Let your gentleness be evident to all.  In a passage about the joy of the Lord and the peace of God, at first this statement seems out of place.  What does it have to do with the rest of the passage?  I think the answer can be found as we talk with the people of our community or spend time on social media:  fearful, stressed-out people are grouchy!  They give themselves permission to be harsh and unkind, and they are always looking for someone to blame for the problems of the world.  Who is to blame for the forest fires?  Who is to blame for the COVID mess?  Who is to blame for Afghanistan?  And when we identify these people, how can we cleverly blast them on Facebook so our angry friends can agree with us?  As usual, the Word of God calls us to be radically different from the world around us.  Those who have learned the secret of rejoicing in the Lord aren’t on a perpetual witch-hunt.  Their gentleness is on full display for the world to see.
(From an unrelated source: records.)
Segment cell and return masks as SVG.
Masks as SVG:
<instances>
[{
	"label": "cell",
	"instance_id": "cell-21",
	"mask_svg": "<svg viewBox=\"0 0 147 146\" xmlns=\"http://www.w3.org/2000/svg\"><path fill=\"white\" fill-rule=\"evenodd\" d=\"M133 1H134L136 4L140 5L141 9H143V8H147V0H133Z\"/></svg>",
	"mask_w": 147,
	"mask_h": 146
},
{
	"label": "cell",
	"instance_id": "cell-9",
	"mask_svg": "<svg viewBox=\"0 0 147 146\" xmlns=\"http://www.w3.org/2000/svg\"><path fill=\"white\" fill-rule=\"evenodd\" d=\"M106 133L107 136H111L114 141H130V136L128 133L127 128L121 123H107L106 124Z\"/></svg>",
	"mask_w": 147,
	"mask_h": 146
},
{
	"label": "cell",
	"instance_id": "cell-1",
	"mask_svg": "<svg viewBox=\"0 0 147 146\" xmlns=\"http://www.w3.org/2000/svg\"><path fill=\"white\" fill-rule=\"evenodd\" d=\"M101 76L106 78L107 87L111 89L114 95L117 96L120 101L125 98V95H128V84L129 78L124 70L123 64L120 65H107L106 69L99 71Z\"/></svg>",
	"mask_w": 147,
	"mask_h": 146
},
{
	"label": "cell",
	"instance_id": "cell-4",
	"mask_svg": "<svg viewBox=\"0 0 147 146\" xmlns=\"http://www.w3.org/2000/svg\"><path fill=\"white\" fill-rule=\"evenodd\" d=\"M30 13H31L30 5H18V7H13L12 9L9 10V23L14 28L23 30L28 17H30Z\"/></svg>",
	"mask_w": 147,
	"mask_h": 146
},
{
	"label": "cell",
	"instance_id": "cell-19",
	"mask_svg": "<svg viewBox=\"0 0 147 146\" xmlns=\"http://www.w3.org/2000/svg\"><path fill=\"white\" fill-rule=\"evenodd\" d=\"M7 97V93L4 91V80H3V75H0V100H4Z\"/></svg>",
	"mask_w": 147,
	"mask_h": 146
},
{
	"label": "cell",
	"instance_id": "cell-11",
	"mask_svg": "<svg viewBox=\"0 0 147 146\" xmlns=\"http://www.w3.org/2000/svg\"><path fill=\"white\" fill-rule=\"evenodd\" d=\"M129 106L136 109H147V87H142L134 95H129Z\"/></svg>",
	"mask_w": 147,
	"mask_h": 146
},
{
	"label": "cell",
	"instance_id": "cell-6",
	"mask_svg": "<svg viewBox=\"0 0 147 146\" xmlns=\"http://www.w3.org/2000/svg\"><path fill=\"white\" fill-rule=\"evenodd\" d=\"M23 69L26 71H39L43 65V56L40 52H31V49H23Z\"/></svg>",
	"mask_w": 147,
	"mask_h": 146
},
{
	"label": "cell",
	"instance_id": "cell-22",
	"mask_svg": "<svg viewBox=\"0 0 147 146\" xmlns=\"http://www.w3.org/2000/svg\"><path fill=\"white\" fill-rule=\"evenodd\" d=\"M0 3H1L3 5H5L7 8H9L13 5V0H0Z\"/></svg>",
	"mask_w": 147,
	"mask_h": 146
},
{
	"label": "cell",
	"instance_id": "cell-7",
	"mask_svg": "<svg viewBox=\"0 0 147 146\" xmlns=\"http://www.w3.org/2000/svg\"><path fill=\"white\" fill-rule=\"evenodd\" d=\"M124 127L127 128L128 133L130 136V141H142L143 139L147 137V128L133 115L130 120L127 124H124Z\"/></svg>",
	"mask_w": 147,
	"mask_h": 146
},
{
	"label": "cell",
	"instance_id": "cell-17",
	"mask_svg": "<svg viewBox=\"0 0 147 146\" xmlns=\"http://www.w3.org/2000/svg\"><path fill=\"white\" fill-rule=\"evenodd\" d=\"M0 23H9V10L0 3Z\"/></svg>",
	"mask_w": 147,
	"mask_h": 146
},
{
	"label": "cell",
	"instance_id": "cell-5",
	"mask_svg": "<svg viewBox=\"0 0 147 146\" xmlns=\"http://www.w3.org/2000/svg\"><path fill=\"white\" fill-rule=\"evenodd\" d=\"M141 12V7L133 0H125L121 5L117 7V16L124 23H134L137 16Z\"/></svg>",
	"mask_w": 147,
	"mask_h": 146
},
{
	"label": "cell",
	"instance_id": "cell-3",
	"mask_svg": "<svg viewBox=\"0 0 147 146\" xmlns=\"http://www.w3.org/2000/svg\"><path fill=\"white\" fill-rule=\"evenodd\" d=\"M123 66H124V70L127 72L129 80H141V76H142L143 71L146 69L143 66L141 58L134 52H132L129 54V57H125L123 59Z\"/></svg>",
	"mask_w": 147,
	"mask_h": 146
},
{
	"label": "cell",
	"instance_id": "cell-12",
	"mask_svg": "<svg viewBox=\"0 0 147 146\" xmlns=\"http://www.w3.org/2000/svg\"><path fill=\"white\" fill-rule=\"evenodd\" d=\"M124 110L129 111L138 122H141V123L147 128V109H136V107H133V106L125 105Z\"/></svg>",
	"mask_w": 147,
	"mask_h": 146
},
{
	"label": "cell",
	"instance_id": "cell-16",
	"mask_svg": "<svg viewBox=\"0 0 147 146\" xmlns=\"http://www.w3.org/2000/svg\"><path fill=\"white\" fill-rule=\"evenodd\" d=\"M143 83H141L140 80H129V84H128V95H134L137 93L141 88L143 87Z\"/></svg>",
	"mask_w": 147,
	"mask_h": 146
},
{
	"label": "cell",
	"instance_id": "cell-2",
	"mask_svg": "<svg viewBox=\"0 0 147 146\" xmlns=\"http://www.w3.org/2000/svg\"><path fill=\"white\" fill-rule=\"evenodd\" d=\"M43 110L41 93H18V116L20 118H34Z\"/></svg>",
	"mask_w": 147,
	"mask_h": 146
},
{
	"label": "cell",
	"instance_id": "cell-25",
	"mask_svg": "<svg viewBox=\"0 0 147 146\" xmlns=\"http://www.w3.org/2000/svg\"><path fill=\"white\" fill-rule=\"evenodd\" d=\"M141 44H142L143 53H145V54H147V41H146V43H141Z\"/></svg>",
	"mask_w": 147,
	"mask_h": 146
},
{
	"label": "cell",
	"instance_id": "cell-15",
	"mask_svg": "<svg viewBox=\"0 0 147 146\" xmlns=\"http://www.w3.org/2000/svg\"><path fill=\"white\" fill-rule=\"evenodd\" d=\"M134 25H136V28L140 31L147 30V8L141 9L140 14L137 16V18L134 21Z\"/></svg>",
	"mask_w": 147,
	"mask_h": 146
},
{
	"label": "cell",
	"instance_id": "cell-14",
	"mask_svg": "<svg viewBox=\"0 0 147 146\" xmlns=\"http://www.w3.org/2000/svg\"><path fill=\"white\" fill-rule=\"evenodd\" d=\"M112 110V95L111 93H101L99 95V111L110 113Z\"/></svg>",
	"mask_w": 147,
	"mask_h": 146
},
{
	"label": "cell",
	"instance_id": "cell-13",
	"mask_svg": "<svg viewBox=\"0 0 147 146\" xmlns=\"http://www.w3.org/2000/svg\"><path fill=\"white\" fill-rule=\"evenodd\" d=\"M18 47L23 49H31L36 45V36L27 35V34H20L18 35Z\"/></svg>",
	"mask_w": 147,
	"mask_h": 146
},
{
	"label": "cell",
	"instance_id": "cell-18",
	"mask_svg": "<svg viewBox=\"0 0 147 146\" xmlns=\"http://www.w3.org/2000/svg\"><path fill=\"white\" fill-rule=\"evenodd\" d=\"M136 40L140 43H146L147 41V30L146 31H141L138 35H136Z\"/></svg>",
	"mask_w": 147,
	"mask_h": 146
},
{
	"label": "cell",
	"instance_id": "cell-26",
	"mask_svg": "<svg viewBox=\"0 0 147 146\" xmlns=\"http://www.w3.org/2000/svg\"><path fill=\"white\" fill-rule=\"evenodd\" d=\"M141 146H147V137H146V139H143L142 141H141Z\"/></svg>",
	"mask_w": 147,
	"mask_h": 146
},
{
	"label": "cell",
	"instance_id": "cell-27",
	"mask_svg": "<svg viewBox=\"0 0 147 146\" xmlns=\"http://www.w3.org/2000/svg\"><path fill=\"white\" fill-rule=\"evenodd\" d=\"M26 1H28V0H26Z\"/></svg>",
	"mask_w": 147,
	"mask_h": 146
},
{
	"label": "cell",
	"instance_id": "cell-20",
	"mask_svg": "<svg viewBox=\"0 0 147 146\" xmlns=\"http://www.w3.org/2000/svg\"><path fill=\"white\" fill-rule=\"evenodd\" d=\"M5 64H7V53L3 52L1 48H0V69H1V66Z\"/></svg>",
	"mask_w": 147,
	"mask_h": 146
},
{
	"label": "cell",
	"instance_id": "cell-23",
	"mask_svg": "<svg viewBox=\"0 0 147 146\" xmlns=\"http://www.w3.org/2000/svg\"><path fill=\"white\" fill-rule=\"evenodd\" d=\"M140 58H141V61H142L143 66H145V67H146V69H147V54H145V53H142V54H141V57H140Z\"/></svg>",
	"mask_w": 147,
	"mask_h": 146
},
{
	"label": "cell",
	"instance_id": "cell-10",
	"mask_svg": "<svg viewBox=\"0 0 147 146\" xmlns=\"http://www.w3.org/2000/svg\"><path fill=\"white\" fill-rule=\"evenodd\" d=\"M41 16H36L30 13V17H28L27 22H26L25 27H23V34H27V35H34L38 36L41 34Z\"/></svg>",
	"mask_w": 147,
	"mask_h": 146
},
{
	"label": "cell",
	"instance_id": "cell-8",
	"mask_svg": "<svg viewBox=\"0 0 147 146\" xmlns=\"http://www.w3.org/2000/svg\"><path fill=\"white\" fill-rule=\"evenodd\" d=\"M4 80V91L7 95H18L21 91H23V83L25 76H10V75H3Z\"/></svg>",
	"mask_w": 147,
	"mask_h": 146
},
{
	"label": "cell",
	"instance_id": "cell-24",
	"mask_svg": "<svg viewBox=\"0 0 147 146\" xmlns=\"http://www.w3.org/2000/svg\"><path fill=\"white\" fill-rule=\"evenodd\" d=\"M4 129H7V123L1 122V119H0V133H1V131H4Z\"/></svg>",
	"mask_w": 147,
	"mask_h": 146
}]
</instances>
The Lord is near.  He really is.  He is near to us in the sense that He lives in us by His Spirit, so our joy and peace don’t have to be beamed in from the other side of the galaxy, they well up like a spring within us.  And He is near in the sense that He is coming soon, which gives a new perspective to everything we face in the here and now.
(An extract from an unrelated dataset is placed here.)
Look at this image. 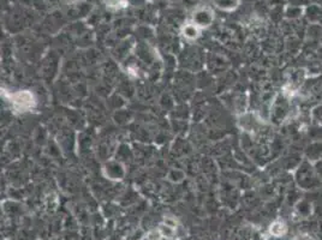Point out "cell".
<instances>
[{"mask_svg":"<svg viewBox=\"0 0 322 240\" xmlns=\"http://www.w3.org/2000/svg\"><path fill=\"white\" fill-rule=\"evenodd\" d=\"M159 231L161 233V236H162V238H167V239H171L174 237V233H176V230L174 228L170 227V226H167L166 223H161L159 226Z\"/></svg>","mask_w":322,"mask_h":240,"instance_id":"9c48e42d","label":"cell"},{"mask_svg":"<svg viewBox=\"0 0 322 240\" xmlns=\"http://www.w3.org/2000/svg\"><path fill=\"white\" fill-rule=\"evenodd\" d=\"M163 223H166L167 226H170V227L174 228V230H177V221L173 219V217L171 216H166L165 219H163Z\"/></svg>","mask_w":322,"mask_h":240,"instance_id":"7c38bea8","label":"cell"},{"mask_svg":"<svg viewBox=\"0 0 322 240\" xmlns=\"http://www.w3.org/2000/svg\"><path fill=\"white\" fill-rule=\"evenodd\" d=\"M299 168H301V167H299ZM310 168H312V167L304 166V167H302L301 171H299V177H304V178H302V179H298L299 185L302 184V185L305 186V188H308V189H309V186H313L314 183L316 181L315 173H314Z\"/></svg>","mask_w":322,"mask_h":240,"instance_id":"5b68a950","label":"cell"},{"mask_svg":"<svg viewBox=\"0 0 322 240\" xmlns=\"http://www.w3.org/2000/svg\"><path fill=\"white\" fill-rule=\"evenodd\" d=\"M102 172H104V175L110 180H123L124 175H125V168H124L123 164H121L119 162H112L105 164L102 167Z\"/></svg>","mask_w":322,"mask_h":240,"instance_id":"3957f363","label":"cell"},{"mask_svg":"<svg viewBox=\"0 0 322 240\" xmlns=\"http://www.w3.org/2000/svg\"><path fill=\"white\" fill-rule=\"evenodd\" d=\"M161 238H162V236H161L159 228H158V230L151 231L148 234H147V239L148 240H160Z\"/></svg>","mask_w":322,"mask_h":240,"instance_id":"8fae6325","label":"cell"},{"mask_svg":"<svg viewBox=\"0 0 322 240\" xmlns=\"http://www.w3.org/2000/svg\"><path fill=\"white\" fill-rule=\"evenodd\" d=\"M305 7L298 6V5H287L286 9H285V16L287 18L291 19H297L304 15Z\"/></svg>","mask_w":322,"mask_h":240,"instance_id":"ba28073f","label":"cell"},{"mask_svg":"<svg viewBox=\"0 0 322 240\" xmlns=\"http://www.w3.org/2000/svg\"><path fill=\"white\" fill-rule=\"evenodd\" d=\"M213 4L216 9L225 11V12H232L238 9L241 0H213Z\"/></svg>","mask_w":322,"mask_h":240,"instance_id":"8992f818","label":"cell"},{"mask_svg":"<svg viewBox=\"0 0 322 240\" xmlns=\"http://www.w3.org/2000/svg\"><path fill=\"white\" fill-rule=\"evenodd\" d=\"M127 5H129L127 0H107V6L116 10L125 9Z\"/></svg>","mask_w":322,"mask_h":240,"instance_id":"30bf717a","label":"cell"},{"mask_svg":"<svg viewBox=\"0 0 322 240\" xmlns=\"http://www.w3.org/2000/svg\"><path fill=\"white\" fill-rule=\"evenodd\" d=\"M180 33H182V36L185 40L195 41L200 38V35H201V29H200L193 21H189L182 27Z\"/></svg>","mask_w":322,"mask_h":240,"instance_id":"277c9868","label":"cell"},{"mask_svg":"<svg viewBox=\"0 0 322 240\" xmlns=\"http://www.w3.org/2000/svg\"><path fill=\"white\" fill-rule=\"evenodd\" d=\"M287 233V226L282 220H277L269 226V234L276 238H280V237H284L285 234Z\"/></svg>","mask_w":322,"mask_h":240,"instance_id":"52a82bcc","label":"cell"},{"mask_svg":"<svg viewBox=\"0 0 322 240\" xmlns=\"http://www.w3.org/2000/svg\"><path fill=\"white\" fill-rule=\"evenodd\" d=\"M201 30L207 29L214 22V11L208 6H200L194 10L191 19Z\"/></svg>","mask_w":322,"mask_h":240,"instance_id":"7a4b0ae2","label":"cell"},{"mask_svg":"<svg viewBox=\"0 0 322 240\" xmlns=\"http://www.w3.org/2000/svg\"><path fill=\"white\" fill-rule=\"evenodd\" d=\"M10 102L12 103L13 108L18 112H28L33 110L35 106V97L29 90H19L16 93L10 94L9 96Z\"/></svg>","mask_w":322,"mask_h":240,"instance_id":"6da1fadb","label":"cell"}]
</instances>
Do not be anxious about anything, but in every situation, by prayer and petition, with thanksgiving, present your requests to God.  This may be the most well-known verse in this passage.  The Bible says “Stop worrying and pray!”  We know it says this, and we agree when someone reminds us that it says this.  But are we doing it?  When anxiety begins to fill your heart, do you retreat to a quiet place and bring your concerns before God?  I know I am often slow to remember to pray, and as a result I spend way too long in the fruitless spiral of worry.  As I result I miss out on this promise:

And the peace of God, which transcends all understanding, will guard your hearts and your minds in Christ Jesus.  I grew up hearing people in church talk about the “peace that passeth understanding.”  Most Christians know that the Bible promises us that we can have a peace that doesn’t come from our circumstances, and that often makes no sense in light of our circumstances.  Many of us know and love the old hymn “It is well with my soul.”  No matter what we are going through, we can say “It is well.”  In every circumstance, God is able to give us His peace when we pray and entrust our worries to Him.  
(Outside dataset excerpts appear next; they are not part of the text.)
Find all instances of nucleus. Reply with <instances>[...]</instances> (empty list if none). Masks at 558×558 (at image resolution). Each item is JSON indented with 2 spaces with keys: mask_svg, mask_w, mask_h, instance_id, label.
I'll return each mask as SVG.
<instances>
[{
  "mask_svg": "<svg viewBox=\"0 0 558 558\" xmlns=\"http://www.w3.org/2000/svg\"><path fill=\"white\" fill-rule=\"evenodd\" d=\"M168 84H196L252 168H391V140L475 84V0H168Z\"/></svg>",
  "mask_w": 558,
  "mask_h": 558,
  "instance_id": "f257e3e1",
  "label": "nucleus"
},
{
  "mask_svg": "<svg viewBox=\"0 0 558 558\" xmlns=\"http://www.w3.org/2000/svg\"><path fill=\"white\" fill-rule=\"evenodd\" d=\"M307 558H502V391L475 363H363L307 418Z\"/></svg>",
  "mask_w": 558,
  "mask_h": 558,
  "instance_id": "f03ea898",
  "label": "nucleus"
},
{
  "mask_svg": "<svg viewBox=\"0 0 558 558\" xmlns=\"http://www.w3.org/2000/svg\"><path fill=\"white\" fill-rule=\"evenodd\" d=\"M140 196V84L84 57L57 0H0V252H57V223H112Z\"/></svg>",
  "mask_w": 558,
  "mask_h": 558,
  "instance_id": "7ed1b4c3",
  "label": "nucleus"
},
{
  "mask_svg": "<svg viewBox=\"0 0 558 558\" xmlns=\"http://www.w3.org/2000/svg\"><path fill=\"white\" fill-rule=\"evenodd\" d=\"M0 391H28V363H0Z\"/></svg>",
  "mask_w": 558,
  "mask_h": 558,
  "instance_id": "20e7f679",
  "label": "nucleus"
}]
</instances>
I will confess that in recent days I have not consistently experienced this peace.  I get distracted by headlines.  I get frustrated as good things are continually stripped away and plans are constantly thwarted.  I want to get better at returning to Jesus throughout the week and throughout the day.  I want to live with the joy of the Lord and the peace that passes understanding.  I don’t think these are just nice ideas to be stitched on pillows; I believe they are promises of God that we can experience increasingly as we walk with Him.  Will you join me in rejoicing in the Lord this week, and bringing our needs before God with hearts that really do trust Him?